**Task prompt:**
Copy out the records below, replacing each occurrence of "green foliage" with "leafy undergrowth" and leaving everything else unchanged. Omit the pictures.

**Dataset extract:**
§ §
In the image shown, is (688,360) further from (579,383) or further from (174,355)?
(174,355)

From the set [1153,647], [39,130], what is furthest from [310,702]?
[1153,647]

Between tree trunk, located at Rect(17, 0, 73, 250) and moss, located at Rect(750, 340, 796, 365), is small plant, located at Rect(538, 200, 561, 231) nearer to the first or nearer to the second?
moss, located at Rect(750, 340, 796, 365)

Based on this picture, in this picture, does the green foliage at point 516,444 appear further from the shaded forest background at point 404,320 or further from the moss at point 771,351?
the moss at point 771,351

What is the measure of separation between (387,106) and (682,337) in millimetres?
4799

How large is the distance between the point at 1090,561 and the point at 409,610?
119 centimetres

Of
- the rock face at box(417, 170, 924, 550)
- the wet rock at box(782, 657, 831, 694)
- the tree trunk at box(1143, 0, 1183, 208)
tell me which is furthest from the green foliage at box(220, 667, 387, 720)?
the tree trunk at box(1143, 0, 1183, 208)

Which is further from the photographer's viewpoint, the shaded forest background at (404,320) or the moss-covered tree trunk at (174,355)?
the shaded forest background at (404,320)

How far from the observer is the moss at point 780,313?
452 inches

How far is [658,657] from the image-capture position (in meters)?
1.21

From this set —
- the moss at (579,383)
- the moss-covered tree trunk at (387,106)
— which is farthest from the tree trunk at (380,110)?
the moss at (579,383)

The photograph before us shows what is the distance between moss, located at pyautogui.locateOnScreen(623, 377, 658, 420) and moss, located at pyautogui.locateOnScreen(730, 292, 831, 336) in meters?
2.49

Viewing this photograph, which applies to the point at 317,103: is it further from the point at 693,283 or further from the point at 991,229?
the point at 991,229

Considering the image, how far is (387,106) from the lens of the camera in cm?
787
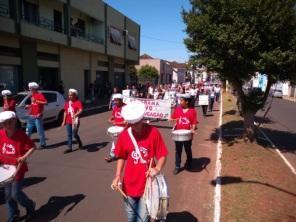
§ §
**Output of the task:**
In the image shown, is (688,360) further from (579,383) or further from (174,355)?
(174,355)

From the set [1153,647], [39,130], what is furthest from [310,702]?
[1153,647]

Between tree trunk, located at Rect(17, 0, 73, 250) and moss, located at Rect(750, 340, 796, 365), is small plant, located at Rect(538, 200, 561, 231) nearer to the first or nearer to the second?
moss, located at Rect(750, 340, 796, 365)

Based on this picture, in this picture, does the leafy undergrowth at point 516,444 appear further from the shaded forest background at point 404,320 or further from the moss at point 771,351?
the moss at point 771,351

What is the measure of separation between (387,106) and (682,337) in millimetres?
4799

How large is the distance between the point at 1090,561 and the point at 409,610?
119 centimetres

Of
- the rock face at box(417, 170, 924, 550)
- the wet rock at box(782, 657, 831, 694)
- the tree trunk at box(1143, 0, 1183, 208)
tell me which is furthest from the leafy undergrowth at box(220, 667, 387, 720)?
the tree trunk at box(1143, 0, 1183, 208)

Which is further from the photographer's viewpoint, the shaded forest background at (404,320) or the moss-covered tree trunk at (174,355)?
the shaded forest background at (404,320)

How far from the observer is the moss at point 780,313?
452 inches

How far is [658,657] from the image-capture position (in meters)?
1.21

From this set —
- the moss at (579,383)
- the moss-covered tree trunk at (387,106)
— which is farthest from the tree trunk at (380,110)?
the moss at (579,383)

The photograph before us shows what is the distance between moss, located at pyautogui.locateOnScreen(623, 377, 658, 420) and moss, located at pyautogui.locateOnScreen(730, 292, 831, 336) in meters?
2.49

Viewing this photograph, which applies to the point at 317,103: is it further from the point at 693,283 or further from the point at 991,229?
the point at 991,229

Considering the image, how far is (387,106) from the lens of the camera in cm?
787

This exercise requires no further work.